A team from the Center for Astrophysics | Harvard & Smithsonian (CfA) says their findings could help forecast space weather and limit any damage it could cause. Astronomers have been observing solar flares, eruptions of radiation in the Sun’s atmosphere, for many years. These sudden bursts of energy projecting outwards often look like giant tentacles stretching out from the Sun.
However, in January 1999, scientists witnessed an unusual solar flare moving downwards, as if solar material was falling back towards the burning star. The strange motion of the flare, dubbed “downward-moving dark voids,” has kept the scientific community guessing until now.
“We wanted to know how these structures occur,” says lead author and CfA astronomer Chengcai Shen in a university release. “What’s driving them and are they truly tied to magnetic reconnection?”
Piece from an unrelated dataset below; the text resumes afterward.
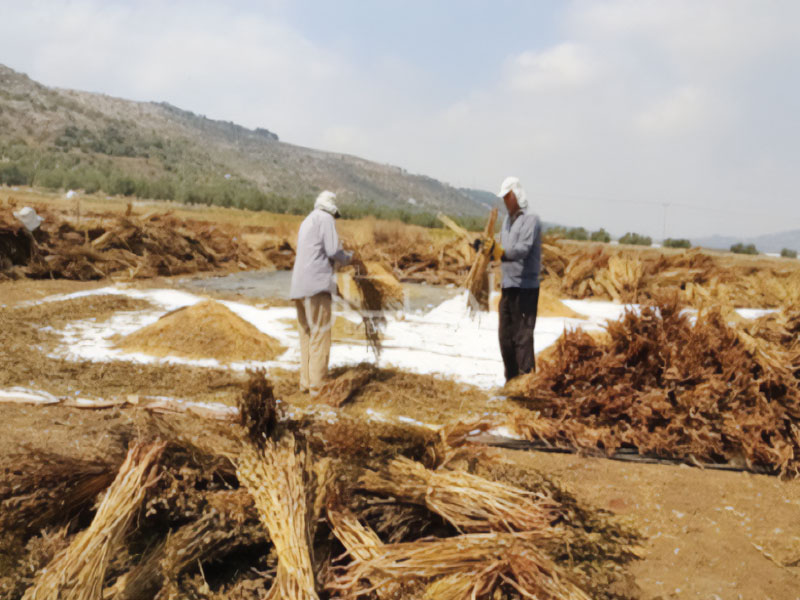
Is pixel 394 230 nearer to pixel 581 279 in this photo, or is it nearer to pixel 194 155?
pixel 581 279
One old theory could not explain the downward flare
Magnetic reconnection, when fast moving and extremely energetic radiation is released after a magnetic field breaks, has been one possible explanation for this event since the 90s.
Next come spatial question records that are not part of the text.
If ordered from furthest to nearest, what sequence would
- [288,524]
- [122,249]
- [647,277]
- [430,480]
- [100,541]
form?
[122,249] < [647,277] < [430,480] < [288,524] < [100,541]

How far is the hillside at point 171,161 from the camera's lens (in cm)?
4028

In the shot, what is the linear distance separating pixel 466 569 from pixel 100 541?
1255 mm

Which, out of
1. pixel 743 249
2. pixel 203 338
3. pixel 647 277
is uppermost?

“On the Sun, what happens is you have a lot of magnetic fields that are pointing in all different directions. Eventually the magnetic fields are pushed together to the point where they reconfigure and release a lot of energy in the form of a solar flare,” co-author Dr. Kathy Reeves explains.
“It’s like stretching out a rubber band and snipping it in the middle. It’s stressed and stretched thin, so it’s going to snap back.”
Unfortunately, that theory did not hold water, as the solar flares’ so-called down flows were “puzzlingly slow.”
“This is not predicted by classic reconnection models, which show the downflows should be much quicker. It’s a conflict that requires some other explanation,” Reeves continues.
Solar flare ‘fluids’ mixing like oil and water
In this study, researchers analyzed images of the Sun captured by the Atmospheric Imaging Assembly (AIA) onboard NASA’s Solar Dynamics Observatory. AIA takes a picture of the Sun every 12 seconds in seven different wavelengths of light to measure variations in the star’s atmosphere.
3D simulations of solar flares were then created and compared with their observations. Results show these strange downward moving flares were not the product of breaking magnetic fields after all. Instead, they were formed in the turbulent environment on their own by the mixing of two fluids with different densities.
Like with oil and water, when the two fluids are mixed together, they become unstable and separate.
“Those dark, finger-like voids are actually an absence of plasma. The density is much lower there than the surrounding plasma,” Dr. Reeves details.
The researchers will continue studying these events and other solar phenomena using 3D simulations. Shedding light on these processes could help develop tools which forecast space weather and mitigate its impact on the Earth.
The findings are published in the journal Nature Astronomy.
South West News Service writer Tom Campbell contributed to this report.